▸ INFORMATION SHOWN:
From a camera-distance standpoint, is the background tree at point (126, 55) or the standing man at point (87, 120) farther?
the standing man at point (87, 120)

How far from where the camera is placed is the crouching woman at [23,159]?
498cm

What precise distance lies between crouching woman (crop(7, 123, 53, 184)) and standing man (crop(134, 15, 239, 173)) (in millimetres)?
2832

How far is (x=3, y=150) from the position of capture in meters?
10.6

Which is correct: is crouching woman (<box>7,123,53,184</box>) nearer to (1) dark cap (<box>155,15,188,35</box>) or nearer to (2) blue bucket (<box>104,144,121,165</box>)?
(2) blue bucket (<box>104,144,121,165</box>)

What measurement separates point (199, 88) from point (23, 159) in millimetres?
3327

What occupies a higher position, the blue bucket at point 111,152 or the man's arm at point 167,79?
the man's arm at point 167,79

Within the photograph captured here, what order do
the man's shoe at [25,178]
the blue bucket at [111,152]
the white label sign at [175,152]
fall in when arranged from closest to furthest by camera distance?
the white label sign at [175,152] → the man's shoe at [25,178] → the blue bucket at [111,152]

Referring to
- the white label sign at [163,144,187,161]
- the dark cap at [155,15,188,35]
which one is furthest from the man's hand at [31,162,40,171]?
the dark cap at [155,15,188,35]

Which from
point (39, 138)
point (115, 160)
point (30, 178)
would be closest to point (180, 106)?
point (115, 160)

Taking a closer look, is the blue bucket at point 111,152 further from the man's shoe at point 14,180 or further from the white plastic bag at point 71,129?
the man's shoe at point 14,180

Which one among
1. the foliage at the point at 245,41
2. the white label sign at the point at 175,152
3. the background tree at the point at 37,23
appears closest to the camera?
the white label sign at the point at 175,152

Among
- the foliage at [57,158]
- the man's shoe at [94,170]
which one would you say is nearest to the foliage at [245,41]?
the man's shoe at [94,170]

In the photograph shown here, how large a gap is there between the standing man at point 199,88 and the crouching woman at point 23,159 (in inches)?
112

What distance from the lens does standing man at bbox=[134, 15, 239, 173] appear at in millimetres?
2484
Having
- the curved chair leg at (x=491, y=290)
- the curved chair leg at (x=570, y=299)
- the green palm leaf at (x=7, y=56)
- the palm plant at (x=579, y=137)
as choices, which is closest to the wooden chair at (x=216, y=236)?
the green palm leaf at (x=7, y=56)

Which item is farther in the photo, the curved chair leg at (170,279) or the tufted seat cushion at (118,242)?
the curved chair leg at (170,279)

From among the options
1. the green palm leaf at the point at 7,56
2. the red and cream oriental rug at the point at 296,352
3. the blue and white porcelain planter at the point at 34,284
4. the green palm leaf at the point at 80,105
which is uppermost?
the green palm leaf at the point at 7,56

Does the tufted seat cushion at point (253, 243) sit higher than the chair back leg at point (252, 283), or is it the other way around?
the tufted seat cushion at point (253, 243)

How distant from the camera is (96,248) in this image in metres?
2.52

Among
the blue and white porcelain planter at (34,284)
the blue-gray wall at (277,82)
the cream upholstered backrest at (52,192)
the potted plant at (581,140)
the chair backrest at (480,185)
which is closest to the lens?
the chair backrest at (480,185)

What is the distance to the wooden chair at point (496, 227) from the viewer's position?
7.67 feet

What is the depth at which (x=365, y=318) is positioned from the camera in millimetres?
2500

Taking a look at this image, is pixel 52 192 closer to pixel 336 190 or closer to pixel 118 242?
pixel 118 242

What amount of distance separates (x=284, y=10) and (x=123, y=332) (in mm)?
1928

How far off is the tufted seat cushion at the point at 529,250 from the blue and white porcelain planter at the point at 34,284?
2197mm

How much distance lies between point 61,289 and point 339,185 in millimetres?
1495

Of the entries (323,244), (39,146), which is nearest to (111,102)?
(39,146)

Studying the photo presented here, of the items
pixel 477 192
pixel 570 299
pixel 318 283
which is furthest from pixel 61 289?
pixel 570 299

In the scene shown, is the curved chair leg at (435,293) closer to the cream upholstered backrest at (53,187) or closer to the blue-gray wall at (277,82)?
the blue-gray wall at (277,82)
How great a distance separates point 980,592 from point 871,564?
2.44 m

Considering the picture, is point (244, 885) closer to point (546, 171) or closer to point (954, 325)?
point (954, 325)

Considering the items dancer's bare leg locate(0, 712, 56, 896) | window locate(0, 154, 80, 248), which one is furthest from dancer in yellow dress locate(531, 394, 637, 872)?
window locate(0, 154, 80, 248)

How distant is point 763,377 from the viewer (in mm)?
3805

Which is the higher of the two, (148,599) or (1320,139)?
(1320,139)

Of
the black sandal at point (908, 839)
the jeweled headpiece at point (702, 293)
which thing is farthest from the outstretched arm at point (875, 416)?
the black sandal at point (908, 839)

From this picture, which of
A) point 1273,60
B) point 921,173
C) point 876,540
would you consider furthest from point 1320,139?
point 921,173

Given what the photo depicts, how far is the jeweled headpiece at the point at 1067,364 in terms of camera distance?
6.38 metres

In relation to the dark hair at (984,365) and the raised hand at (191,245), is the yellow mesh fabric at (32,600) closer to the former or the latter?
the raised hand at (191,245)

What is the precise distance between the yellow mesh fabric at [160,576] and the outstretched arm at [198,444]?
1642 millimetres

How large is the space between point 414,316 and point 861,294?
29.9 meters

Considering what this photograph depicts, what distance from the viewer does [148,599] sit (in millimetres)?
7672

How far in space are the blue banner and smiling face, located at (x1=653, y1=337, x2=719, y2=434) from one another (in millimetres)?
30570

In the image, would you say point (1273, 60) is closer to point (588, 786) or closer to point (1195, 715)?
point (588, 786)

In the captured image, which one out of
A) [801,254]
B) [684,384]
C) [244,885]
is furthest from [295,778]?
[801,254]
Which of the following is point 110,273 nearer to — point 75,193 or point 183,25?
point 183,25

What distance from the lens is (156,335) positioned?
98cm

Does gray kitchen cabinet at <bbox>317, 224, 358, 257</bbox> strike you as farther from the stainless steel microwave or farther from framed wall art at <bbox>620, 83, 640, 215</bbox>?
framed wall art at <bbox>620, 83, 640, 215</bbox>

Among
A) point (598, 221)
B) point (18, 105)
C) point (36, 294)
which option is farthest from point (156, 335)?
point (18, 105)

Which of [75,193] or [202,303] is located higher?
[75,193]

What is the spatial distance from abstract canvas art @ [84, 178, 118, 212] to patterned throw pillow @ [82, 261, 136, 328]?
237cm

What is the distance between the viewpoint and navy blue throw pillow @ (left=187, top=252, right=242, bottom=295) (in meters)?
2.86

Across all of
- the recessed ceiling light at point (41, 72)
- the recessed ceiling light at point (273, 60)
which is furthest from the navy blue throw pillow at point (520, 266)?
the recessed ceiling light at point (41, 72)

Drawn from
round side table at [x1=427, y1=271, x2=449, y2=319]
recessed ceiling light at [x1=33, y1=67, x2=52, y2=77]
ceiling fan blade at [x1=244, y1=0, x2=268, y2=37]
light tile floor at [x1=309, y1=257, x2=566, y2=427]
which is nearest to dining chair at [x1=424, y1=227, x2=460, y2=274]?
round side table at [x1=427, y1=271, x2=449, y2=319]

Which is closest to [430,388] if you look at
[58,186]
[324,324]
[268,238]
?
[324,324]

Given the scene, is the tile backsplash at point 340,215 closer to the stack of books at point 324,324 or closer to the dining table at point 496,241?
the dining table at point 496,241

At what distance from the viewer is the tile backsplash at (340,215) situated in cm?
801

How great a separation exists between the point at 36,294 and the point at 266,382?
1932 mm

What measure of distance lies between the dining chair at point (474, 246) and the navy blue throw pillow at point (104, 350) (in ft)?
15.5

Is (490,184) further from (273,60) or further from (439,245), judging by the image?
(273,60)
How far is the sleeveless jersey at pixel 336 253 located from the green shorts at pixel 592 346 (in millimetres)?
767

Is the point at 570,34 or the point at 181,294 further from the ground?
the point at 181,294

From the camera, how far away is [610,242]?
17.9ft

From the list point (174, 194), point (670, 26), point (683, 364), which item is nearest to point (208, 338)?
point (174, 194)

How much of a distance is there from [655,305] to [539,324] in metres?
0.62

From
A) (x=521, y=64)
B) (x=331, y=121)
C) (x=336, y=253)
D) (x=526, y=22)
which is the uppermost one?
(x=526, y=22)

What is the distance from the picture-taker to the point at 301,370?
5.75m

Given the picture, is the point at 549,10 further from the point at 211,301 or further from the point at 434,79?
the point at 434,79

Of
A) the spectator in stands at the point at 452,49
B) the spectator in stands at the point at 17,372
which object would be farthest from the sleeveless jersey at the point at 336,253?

▸ GOAL: Locate each line above that contains the word "positioned" and copy those lines out. Case counts, so match uppercase and lowercase letters precisely.

▸ PROBLEM SOLUTION:
What is the depth at which (x=365, y=318) is positioned from the camera in millimetres?
What distance from the lens is (156,335) positioned?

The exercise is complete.